→ **DATASET**
- - - - - - -

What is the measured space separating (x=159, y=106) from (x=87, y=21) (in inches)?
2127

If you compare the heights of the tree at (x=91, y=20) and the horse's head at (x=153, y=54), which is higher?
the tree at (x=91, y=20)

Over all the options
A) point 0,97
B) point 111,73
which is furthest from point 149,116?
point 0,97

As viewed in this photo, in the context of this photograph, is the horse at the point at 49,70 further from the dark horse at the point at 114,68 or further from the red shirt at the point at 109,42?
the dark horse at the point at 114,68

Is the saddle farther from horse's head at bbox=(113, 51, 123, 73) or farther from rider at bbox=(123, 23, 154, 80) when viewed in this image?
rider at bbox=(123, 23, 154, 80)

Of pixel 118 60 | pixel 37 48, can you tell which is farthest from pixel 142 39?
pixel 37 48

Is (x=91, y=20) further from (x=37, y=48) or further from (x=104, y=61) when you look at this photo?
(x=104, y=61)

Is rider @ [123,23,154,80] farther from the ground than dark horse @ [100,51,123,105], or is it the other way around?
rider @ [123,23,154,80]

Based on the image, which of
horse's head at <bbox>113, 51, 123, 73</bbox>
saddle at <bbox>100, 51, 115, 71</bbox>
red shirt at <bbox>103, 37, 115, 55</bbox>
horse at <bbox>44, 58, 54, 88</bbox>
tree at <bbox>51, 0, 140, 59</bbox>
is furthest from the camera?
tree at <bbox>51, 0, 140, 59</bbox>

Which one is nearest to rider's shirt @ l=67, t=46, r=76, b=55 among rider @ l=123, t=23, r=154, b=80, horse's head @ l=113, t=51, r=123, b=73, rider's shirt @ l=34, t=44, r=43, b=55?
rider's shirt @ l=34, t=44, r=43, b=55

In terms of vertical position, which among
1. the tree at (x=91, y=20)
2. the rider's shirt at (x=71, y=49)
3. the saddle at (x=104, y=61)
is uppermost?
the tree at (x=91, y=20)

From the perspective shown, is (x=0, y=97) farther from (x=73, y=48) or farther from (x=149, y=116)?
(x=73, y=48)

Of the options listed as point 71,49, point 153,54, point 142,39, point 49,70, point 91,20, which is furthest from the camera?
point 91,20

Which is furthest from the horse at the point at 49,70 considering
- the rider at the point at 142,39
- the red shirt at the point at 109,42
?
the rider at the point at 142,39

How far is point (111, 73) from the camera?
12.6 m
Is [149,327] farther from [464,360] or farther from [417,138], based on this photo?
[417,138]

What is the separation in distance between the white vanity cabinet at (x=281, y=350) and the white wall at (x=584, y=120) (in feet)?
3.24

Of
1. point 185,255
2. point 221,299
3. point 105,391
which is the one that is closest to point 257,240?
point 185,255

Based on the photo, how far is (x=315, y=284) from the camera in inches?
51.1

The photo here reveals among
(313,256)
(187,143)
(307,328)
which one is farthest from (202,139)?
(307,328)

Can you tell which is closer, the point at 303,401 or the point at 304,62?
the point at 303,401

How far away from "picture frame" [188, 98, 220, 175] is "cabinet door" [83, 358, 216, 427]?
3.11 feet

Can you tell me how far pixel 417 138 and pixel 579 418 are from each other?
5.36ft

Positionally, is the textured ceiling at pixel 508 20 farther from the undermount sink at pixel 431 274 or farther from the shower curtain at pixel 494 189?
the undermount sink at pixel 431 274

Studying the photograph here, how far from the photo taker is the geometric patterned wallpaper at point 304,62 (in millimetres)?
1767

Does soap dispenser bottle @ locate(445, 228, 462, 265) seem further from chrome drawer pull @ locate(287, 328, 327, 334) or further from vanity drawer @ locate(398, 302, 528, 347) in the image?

- - - - - - -

Rewrite the listing above, swapping every "the camera" for "the viewer" and leaving everything else unchanged.

What is the measured space separating (x=159, y=106) from (x=87, y=21) (in inches)?
2127

If you compare the heights of the tree at (x=91, y=20) and the horse's head at (x=153, y=54), which is higher?
the tree at (x=91, y=20)

Over all the options
A) point 0,97
B) point 111,73
which is furthest from point 149,116?
point 0,97

As viewed in this photo, in the context of this photograph, is the horse at the point at 49,70 further from the dark horse at the point at 114,68 or further from the red shirt at the point at 109,42?
the dark horse at the point at 114,68

Is the saddle farther from horse's head at bbox=(113, 51, 123, 73) or farther from rider at bbox=(123, 23, 154, 80) when viewed in this image?
rider at bbox=(123, 23, 154, 80)

Of pixel 118 60 | pixel 37 48, can you tell which is farthest from pixel 142 39?
pixel 37 48

Is (x=91, y=20) further from (x=37, y=48) or further from (x=104, y=61) when you look at this photo?
(x=104, y=61)

Is rider @ [123,23,154,80] farther from the ground than dark horse @ [100,51,123,105], or is it the other way around?
rider @ [123,23,154,80]

Based on the image, which of
horse's head at <bbox>113, 51, 123, 73</bbox>
saddle at <bbox>100, 51, 115, 71</bbox>
red shirt at <bbox>103, 37, 115, 55</bbox>
horse at <bbox>44, 58, 54, 88</bbox>
tree at <bbox>51, 0, 140, 59</bbox>
is furthest from the viewer?
tree at <bbox>51, 0, 140, 59</bbox>

Which one is nearest to rider's shirt @ l=67, t=46, r=76, b=55 among rider @ l=123, t=23, r=154, b=80, horse's head @ l=113, t=51, r=123, b=73, rider's shirt @ l=34, t=44, r=43, b=55?
rider's shirt @ l=34, t=44, r=43, b=55

In terms of vertical position, which among
1. the tree at (x=91, y=20)
2. the rider's shirt at (x=71, y=49)
3. the saddle at (x=104, y=61)
is uppermost?
the tree at (x=91, y=20)

From the perspective shown, is (x=0, y=97) farther from (x=73, y=48) or farther from (x=149, y=116)?
(x=73, y=48)

Of the options listed as point 71,49, point 153,54, point 142,39, point 49,70, point 91,20, which is furthest from the viewer?
point 91,20

Which is furthest from the horse at the point at 49,70 considering
- the rider at the point at 142,39
- the red shirt at the point at 109,42
?
the rider at the point at 142,39

How far is point (111, 73) from the viewer?
12.6 m
Is [149,327] farther from [464,360] or farther from [417,138], based on this photo?
[417,138]

What is the separation in distance between the white vanity cabinet at (x=281, y=350) and the white wall at (x=584, y=120) (in feet)?
3.24

Of
1. point 185,255
2. point 221,299
3. point 105,391
which is the one that is closest to point 257,240?
point 185,255

Based on the photo, how far is (x=315, y=284) from the viewer in inches?
51.1

The photo here reveals among
(313,256)
(187,143)
(307,328)
which one is farthest from (202,139)?
(307,328)

Can you tell which is closer, the point at 303,401 or the point at 304,62?
the point at 303,401

How far away from "picture frame" [188, 98, 220, 175] is "cabinet door" [83, 358, 216, 427]?
3.11 feet

Can you tell me how far pixel 417 138 and pixel 579 418 are from each other?
5.36ft

Positionally, is the textured ceiling at pixel 508 20 farther from the undermount sink at pixel 431 274 or farther from the shower curtain at pixel 494 189?
the undermount sink at pixel 431 274

Studying the photograph here, how far from the photo taker is the geometric patterned wallpaper at point 304,62 (in millimetres)?
1767

Does soap dispenser bottle @ locate(445, 228, 462, 265) seem further from chrome drawer pull @ locate(287, 328, 327, 334) or further from vanity drawer @ locate(398, 302, 528, 347) in the image?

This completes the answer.